說著說著,還不時轉身與應長川對視征求他的意見,或是不自覺地朝天子點頭。
江玉珣不知道此刻的自己究竟有多么耀眼。
長長的睫毛與鴉羽般在寒風中扇動。
黑亮的眼眸中沒有一絲一毫的畏懼,盡是堅定與認真。
他的話語在無意間安撫了惶恐的人心,甚至化解了冬日的嚴寒。
“若是有余力的話,再為樹根培土防寒,或者在果園附近熏煙驅寒,”說著,江玉珣又忍不住朝應長川看去,并下意識朝他眨了眨眼,“陛下,這樣可以嗎”

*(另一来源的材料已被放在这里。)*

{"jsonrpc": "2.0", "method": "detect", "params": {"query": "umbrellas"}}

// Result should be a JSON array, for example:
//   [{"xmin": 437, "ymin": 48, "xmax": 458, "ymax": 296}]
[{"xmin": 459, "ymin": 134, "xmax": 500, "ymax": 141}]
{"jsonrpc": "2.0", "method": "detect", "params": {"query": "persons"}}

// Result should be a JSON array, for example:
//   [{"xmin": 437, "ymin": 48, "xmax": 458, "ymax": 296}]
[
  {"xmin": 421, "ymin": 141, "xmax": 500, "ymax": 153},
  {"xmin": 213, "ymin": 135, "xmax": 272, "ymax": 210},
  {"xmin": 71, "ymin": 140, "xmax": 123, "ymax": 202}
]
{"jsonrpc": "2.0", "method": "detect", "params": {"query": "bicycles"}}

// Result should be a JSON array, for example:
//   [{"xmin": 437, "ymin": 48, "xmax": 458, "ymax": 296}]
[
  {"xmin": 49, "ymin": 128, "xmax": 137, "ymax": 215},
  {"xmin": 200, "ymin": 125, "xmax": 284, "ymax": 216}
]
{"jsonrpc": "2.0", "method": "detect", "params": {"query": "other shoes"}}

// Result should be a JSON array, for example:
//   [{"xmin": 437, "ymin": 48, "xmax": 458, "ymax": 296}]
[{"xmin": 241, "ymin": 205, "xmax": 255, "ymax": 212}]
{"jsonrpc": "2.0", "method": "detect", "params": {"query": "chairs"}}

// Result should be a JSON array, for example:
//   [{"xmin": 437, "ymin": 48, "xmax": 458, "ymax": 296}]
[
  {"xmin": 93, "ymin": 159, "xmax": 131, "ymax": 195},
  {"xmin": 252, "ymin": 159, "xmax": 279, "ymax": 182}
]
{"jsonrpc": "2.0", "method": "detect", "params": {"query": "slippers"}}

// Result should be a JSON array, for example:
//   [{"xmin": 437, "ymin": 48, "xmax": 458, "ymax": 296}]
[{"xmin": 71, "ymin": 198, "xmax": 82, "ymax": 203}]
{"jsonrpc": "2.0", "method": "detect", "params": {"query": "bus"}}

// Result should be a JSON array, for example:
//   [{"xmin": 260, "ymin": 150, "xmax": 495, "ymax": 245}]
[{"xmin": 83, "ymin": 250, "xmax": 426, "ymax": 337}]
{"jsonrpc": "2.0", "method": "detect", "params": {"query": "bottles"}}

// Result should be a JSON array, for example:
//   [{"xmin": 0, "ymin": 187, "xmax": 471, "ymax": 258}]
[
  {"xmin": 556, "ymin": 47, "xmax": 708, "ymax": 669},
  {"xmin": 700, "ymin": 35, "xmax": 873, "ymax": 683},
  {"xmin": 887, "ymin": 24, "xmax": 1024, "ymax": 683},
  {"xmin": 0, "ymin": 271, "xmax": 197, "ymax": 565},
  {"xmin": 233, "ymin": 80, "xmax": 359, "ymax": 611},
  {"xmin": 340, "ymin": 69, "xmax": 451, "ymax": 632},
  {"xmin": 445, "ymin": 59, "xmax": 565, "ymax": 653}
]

剎那間,應長川似乎又觸到了那柔軟的眼睫,想起了他身上淡淡的酒香。
天子的呼吸竟也隨之亂了一瞬。
“可以。”他笑了一下,朝江玉珣點頭道。
好江玉珣眼前一亮,繼續轉身看向果樹。
他并沒有意識到自己這一眼在天子的心中掀起了小小的風浪。
應長川之所以獨攬大權,既是因為過去朝中無人可用,更是因為他從不相信除了自己以外的任何人。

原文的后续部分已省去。